第21駆逐隊:「初霜」「若葉」「有明」「夕暮」

第24駆逐隊:「海風」「江風」「五月雨」

第27駆逐隊:「白露」「時雨」「夕立」


第3水雷戦隊:軽巡洋艦1:「木曽」

第11駆逐隊:「松」「竹」「梅」「桃」

第12駆逐隊:「桑」「桐」「杉」「槇」

第19駆逐隊:「樅」「樫」「榧」「楢」

第20駆逐隊:「桜」「柳」「椿」「檜」


・第二艦隊(南雲忠一中将

第4戦隊:大型巡洋艦4:「雲仙」「劒」「乗鞍」「白根」

第5戦隊:重巡洋艦2:「伊吹」「鞍馬」

第6戦隊:重巡洋艦3:「足柄」「羽黒」「筑摩」

第4航空戦隊:空母2:「隼鷹」「龍驤」


第2水雷戦隊:軽巡洋艦1:「由良」

第10駆逐隊:「巻雲」「風雲」

第16駆逐隊:「雪風」「初風」「親潮」

第18駆逐隊:「霞」「不知火」

第17駆逐隊:「磯風」「谷風」「浜風」


第4水雷戦隊:軽巡洋艦1:「那珂」

第4駆逐隊 :「嵐」「野分」

第7駆逐隊 :「曙」「潮」「朧」

第9駆逐隊 :「朝雲」「山雲」「朝潮」

第41駆逐隊:「橘」「蔦」「萩」「菫」


・第三艦隊(小沢治三郎中将

第1航空戦隊:空母3:「瑞鶴」「翔鶴」「黒鷹」

第2航空戦隊:空母3:「蒼龍」「紅鷹」「瑞鷹」

第3航空戦隊:空母3:「翠鷹」「蒼鷹」「白鷹」

第5航空戦隊:空母2:「赤城」「加賀」


第12戦隊:防空巡洋艦4:「米代」「木戸」「岩見」「宇治」

第13戦隊:防空巡洋艦4:「六角」「小貝」「中津」「真野」


第10戦隊:軽巡洋艦1:「長良」

第14駆逐隊:「楓」「欅」「柿」「樺」

第35駆逐隊:「大風」「東風」「西風」「南風」

第36駆逐隊:「北風」「早風」「夏風」「冬風」

第61駆逐隊:「秋月」


 南方作戦時と、あまり変わったようには見えないが、南方作戦中に第二水雷戦隊の駆逐艦『霰』が潜水艦の雷撃によって沈没、『陽炎』が大破し、キャビデ軍港に留まっている。

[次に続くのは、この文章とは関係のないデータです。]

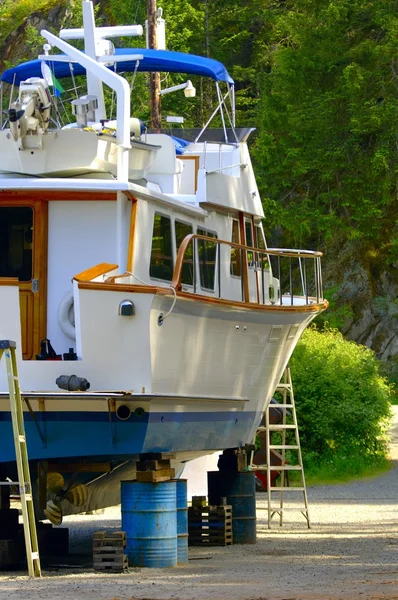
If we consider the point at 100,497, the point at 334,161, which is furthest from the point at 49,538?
the point at 334,161

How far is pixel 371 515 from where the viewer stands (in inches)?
796

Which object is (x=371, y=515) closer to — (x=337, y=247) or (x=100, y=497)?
(x=100, y=497)

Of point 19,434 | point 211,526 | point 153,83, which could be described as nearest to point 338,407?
point 153,83

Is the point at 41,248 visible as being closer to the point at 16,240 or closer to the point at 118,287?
the point at 16,240

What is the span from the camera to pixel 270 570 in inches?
518

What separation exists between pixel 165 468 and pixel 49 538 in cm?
284

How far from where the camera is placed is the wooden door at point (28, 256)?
44.3 feet

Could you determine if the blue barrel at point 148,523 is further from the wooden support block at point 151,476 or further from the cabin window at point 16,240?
the cabin window at point 16,240

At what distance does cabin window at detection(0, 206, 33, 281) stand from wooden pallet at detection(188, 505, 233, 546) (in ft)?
15.0

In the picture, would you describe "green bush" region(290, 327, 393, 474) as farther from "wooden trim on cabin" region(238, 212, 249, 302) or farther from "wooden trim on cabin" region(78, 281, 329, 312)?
"wooden trim on cabin" region(78, 281, 329, 312)

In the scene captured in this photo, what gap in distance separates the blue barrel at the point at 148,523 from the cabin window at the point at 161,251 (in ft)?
7.52

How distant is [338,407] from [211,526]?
10.4m

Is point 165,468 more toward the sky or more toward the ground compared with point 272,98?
more toward the ground

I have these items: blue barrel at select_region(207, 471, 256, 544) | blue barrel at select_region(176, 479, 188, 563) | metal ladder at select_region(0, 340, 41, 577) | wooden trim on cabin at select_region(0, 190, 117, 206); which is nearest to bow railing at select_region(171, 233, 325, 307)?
wooden trim on cabin at select_region(0, 190, 117, 206)
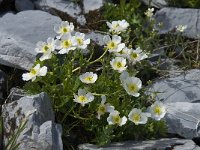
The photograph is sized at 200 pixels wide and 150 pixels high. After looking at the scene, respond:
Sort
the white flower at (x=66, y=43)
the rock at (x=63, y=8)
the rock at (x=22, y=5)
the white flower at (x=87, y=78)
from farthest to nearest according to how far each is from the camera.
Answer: the rock at (x=22, y=5)
the rock at (x=63, y=8)
the white flower at (x=66, y=43)
the white flower at (x=87, y=78)

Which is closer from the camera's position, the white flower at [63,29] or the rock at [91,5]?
the white flower at [63,29]

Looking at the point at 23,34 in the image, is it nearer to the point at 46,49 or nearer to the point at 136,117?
the point at 46,49

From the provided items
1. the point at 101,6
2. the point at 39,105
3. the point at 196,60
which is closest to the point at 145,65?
the point at 196,60

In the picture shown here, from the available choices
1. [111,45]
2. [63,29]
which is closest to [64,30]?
[63,29]

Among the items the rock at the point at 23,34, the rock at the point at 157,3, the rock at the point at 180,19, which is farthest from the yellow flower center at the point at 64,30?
the rock at the point at 157,3

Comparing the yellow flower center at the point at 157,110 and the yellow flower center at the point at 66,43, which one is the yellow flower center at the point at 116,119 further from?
the yellow flower center at the point at 66,43
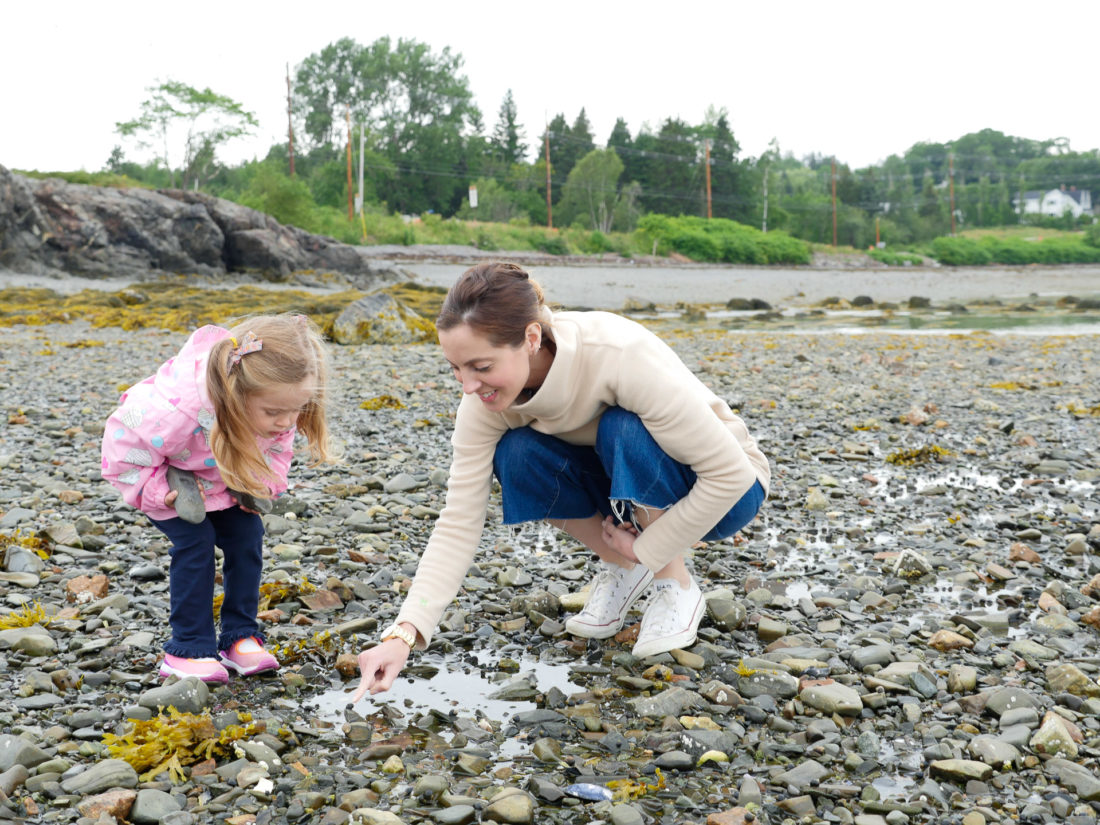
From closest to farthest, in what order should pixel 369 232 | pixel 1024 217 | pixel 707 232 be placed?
pixel 369 232 < pixel 707 232 < pixel 1024 217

 そして第三艦隊に新鋭の防空駆逐艦『秋月』が合流した。今は単艦だが、先月末に就役した『照月』といずれは隊を組むことになる。


 また、連合艦隊主力が抜けた後の南方攻略支援のため、第二艦隊から重巡『鳥海』が引き抜かれ、第一、第二艦隊にあった4隻の水上機母艦もまた支援で、南西方面艦隊に配備されている。これに空母『大鷹』『雲鷹』、第六水雷戦隊の残存を加えて再編された第五水雷戦隊が、南方作戦を担う。


 そんなわけで、連合艦隊は戦艦7、空母15、大型巡洋艦4、重巡5、軽巡洋艦13(うち防空巡洋艦8)、駆逐艦61隻となる。

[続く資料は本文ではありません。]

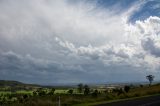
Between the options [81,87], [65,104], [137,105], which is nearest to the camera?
[137,105]

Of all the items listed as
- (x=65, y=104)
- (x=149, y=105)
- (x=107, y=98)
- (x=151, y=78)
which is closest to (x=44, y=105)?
(x=65, y=104)

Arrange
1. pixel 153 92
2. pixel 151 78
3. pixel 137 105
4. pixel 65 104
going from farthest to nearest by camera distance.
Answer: pixel 151 78, pixel 153 92, pixel 65 104, pixel 137 105

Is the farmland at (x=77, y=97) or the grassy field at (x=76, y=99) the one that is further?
the farmland at (x=77, y=97)

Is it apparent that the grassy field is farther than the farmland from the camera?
No

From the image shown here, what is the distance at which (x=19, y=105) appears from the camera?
2981cm

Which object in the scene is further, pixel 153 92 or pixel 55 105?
pixel 153 92

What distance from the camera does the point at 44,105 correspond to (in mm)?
29359

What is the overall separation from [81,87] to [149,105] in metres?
83.0

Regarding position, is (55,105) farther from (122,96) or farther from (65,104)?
(122,96)

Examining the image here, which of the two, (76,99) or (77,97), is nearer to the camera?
(76,99)

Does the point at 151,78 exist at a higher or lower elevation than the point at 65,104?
higher

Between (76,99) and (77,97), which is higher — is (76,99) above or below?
below

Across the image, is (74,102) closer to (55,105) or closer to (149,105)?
(55,105)

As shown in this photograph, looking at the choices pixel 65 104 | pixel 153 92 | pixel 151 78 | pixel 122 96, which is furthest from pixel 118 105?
pixel 151 78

 そして今回、攻撃の鍵を握る第三艦隊の航空機は計715機。第一・第二艦隊に随伴する4隻の空母の機体は計108機。全部合わせて823機。


 連合艦隊と敵太平洋艦隊主力に限れば、日本軍が機体数で優勢ではある。


 だが仮に、後方に控えている輸送船団の護衛空母群が、艦載機を送り出してくれば、数の差はあっさりとひっくり返されるだろう。


 故に、連合艦隊は、当初想定していたフィリピンに引き込んでからの襲撃から、第三艦隊、小沢提督の提唱した前に出ての先制攻撃案を採用した。


 敵が日本本土襲撃に空母を分け、その数が日本軍の半分程度になったから、多少強引でも一撃粉砕の可能性が出てきたためだ。もっとも、敵空母の正確な搭載数まで把握していないので、主力の第三艦隊の航空機とほぼ互角であるとの想定はされていなかったが。


 後ろの護衛空母群と合流される前に、主力の空母を叩く。


 夜明け前には、敵艦隊の正確な位置を突き止めて攻撃隊を出すために、索敵機を発進させた。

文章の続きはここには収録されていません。